_EXCERTO FORNECIDO_
* * * * * * *
A nosso sentir, a norma que se extrai a partir da interpretação desse dispositivo é no sentido de que a contratação do serviço de publicidade pelas empresas estatais estará sujeita às disposições da lei 13.303/16, bem como aos seus respectivos regulamentos internos de licitações e contratos.
Com efeito, no que se refere ao procedimento licitatório e ao contratos relativos ao serviço de publicidade e propaganda prestados às empresas estatais, as disposições da Lei 13.303/16 e os respectivos regulamentos internos de licitações e contratos são soberanos em relação às demais leis, inclusive em relação à lei 12.232/10.
Dito de outra forma, a nosso sentir, o caput do artigo 28 da lei 13.303/16 afasta qualquer possibilidade de con?ito aparente de normas, vez aplica-se de forma preponderante as disposições do Estatuto das Empresas Estatais em combinação com aquelas constantes dos respectivos regulamentos internos de licitações e contratos.
Essa, segundo pensamos, é a solução jurídica conferida pelo caput do artigo 28. Todavia, considerando as especificidades inerentes ao serviço de publicidade, bem como às peculiaridades já identificadas pelo legislador e transformados em regramentos legais por intermédio da lei 12.232/10, é recomendável que as empresas estatais adotem, em repetição, as regras constantes deste Diploma Normativo específico.
Essa, inclusive, foi a opção feita por empresas estatais no âmbito federal, a exemplo do Banco do Brasil S/A.
Com efeito, no Regulamento de Licitações e Contratos do Banco do Brasil S/A verifica-se que, entre os artigos 93 a 102, que forma o Capítulo VI, há regras específicas para o procedimento licitatório de contratação de prestação de serviço de publicidade, as quais replicam as disposições da lei 12.232/10.2
Por outro lado, tal sistemática não foi observada no Regulamento de Licitações e Contratos da CAIXA (Caixa Econômica Federal). Isso mesmo, no âmbito desta Instituição Financeira, em que pese o artigo 31 do seu regulamento interno[3] disponha que "a licitação e a contratação de serviços de publicidade observam as diretrizes e os procedimentos deste Regulamento", não há qualquer regramento específico para a licitação e a contratação de tais serviços naquele Regulamento, o que poderia nos levar a interpretar que seriam aplicadas as regras gerais.
* * * * * * *
_DADOS FORNECIDOS_
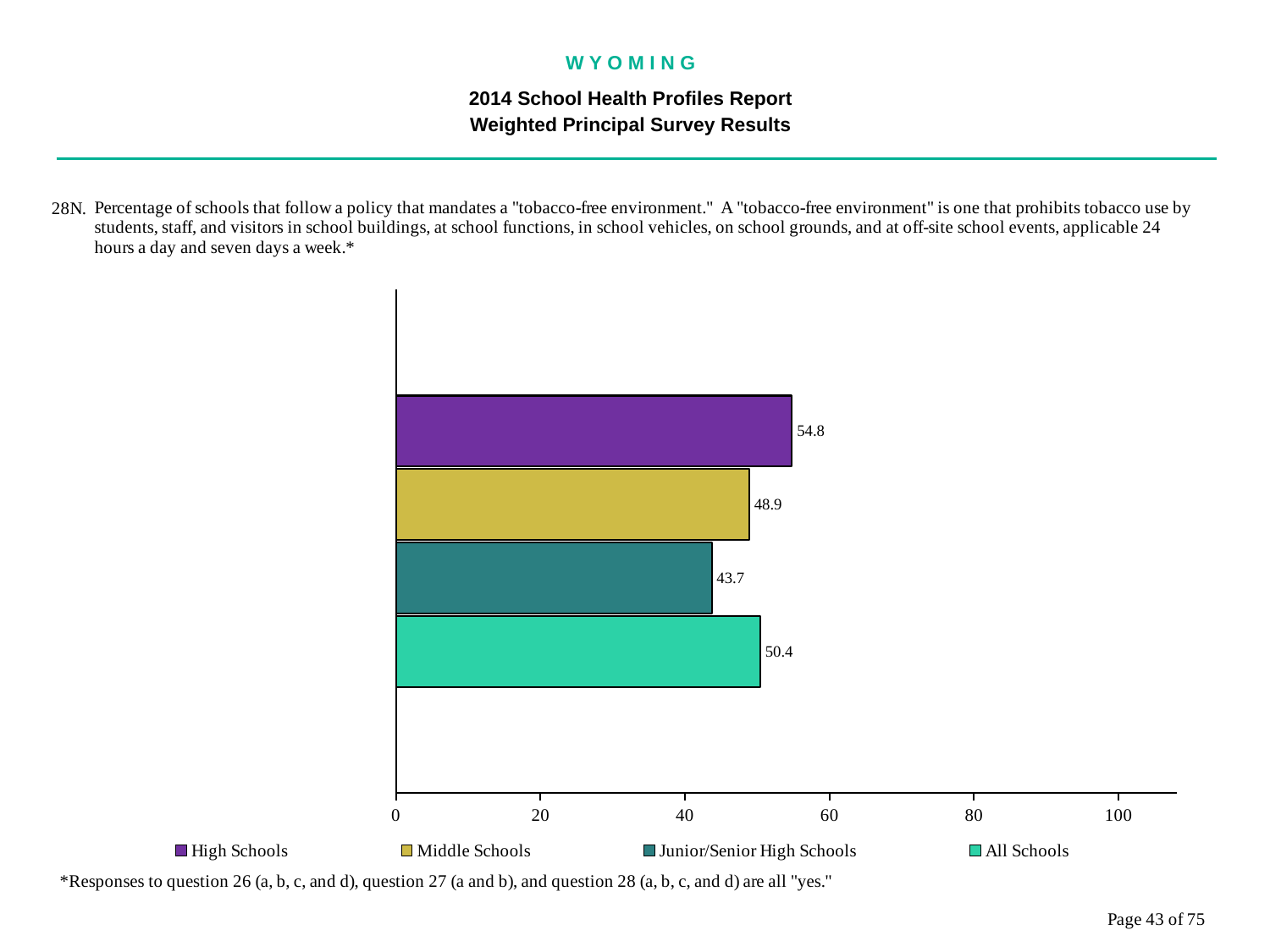
Which is larger, the value for Middle Schools or the value for Junior/Senior High Schools? Middle Schools How many series does the legend list? 4 What is the value for All Schools? 50.4 What is the difference between the High Schools value and the Junior/Senior High Schools value? 11.1 What is the value for Middle Schools? 48.9 What kind of chart is shown on the slide? bar chart Is the value for High Schools greater or less than 60? less What is the difference between the All Schools value and the Middle Schools value? 1.5 What is the value for Junior/Senior High Schools? 43.7 Which school type has the highest value? High Schools Which school type has the lowest value? Junior/Senior High Schools What is the value for High Schools? 54.8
* * * * * * *
_EXPLORAR O MATERIAL_
1. Relacione todos os dispositivos (artigos) citados no excerto sobre a contratação de publicidade pelas empresas estatais e indique o diploma a que cada um pertence.
2. Retome o excerto sobre a contratação de publicidade pelas empresas estatais a partir do ponto em que ele termina.
Os dados apresentados acima não são necessários.

_RESPOSTAS_
1.
- Caput do artigo 28: Lei 13.303/16.
- Artigos 93 a 102, que formam o Capítulo VI: Regulamento de Licitações e Contratos do Banco do Brasil S/A.
- Artigo 31: regulamento interno de licitações e contratos da CAIXA (Caixa Econômica Federal).

2.
Todavia, verifica-se que a licitação para contratação do serviço de publicidade deflagrada em 2021 - após o início da vigência do Regulamento de Licitações e Contratos da CAIXA - por meio do Edital de Licitação CAIXA Nº. 0345/5688 -2021, trouxe para o procedimento as regras próprias daquele Diploma Legal.
Isto evidencia um outro ponto de vista: nada impede que a lei 12.232/10 seja aplicável de modo subsidiário aos regulamentos internos de licitações e contratos das empresas estatais, no que não houver incompatibilidade, ainda que haja omissão no regulamento quanto a tal aplicação subsidiária.
Prestigia-se, assim, a hercúlea tarefa do legislador ao ter se debruçado sobre as peculiaridades próprias da seleção de agência de publicidade pelo Poder Público.
Em conclusão, podemos chegar às seguintes premissas no âmbito das empresas públicas e sociedades de economia mista no que se refere à licitação e à contratação dos serviços de publicidade:
a) É recomendável que as empresas estatais adequem seus regulamentos internos às regras constantes da lei 12.232/10 no que se referem às licitações e contratos do serviço de publicidade, considerando as especificidades próprias da contratação desse tipo de serviço;
b) Na hipótese de inexistirem regras nos regulamentos internos que repliquem aquelas constantes da lei 12.232/10, este Diploma Normativo poderá ser aplicado de forma subsidiária, desde que não seja incompatível com as regras existentes no respectivo regulamento.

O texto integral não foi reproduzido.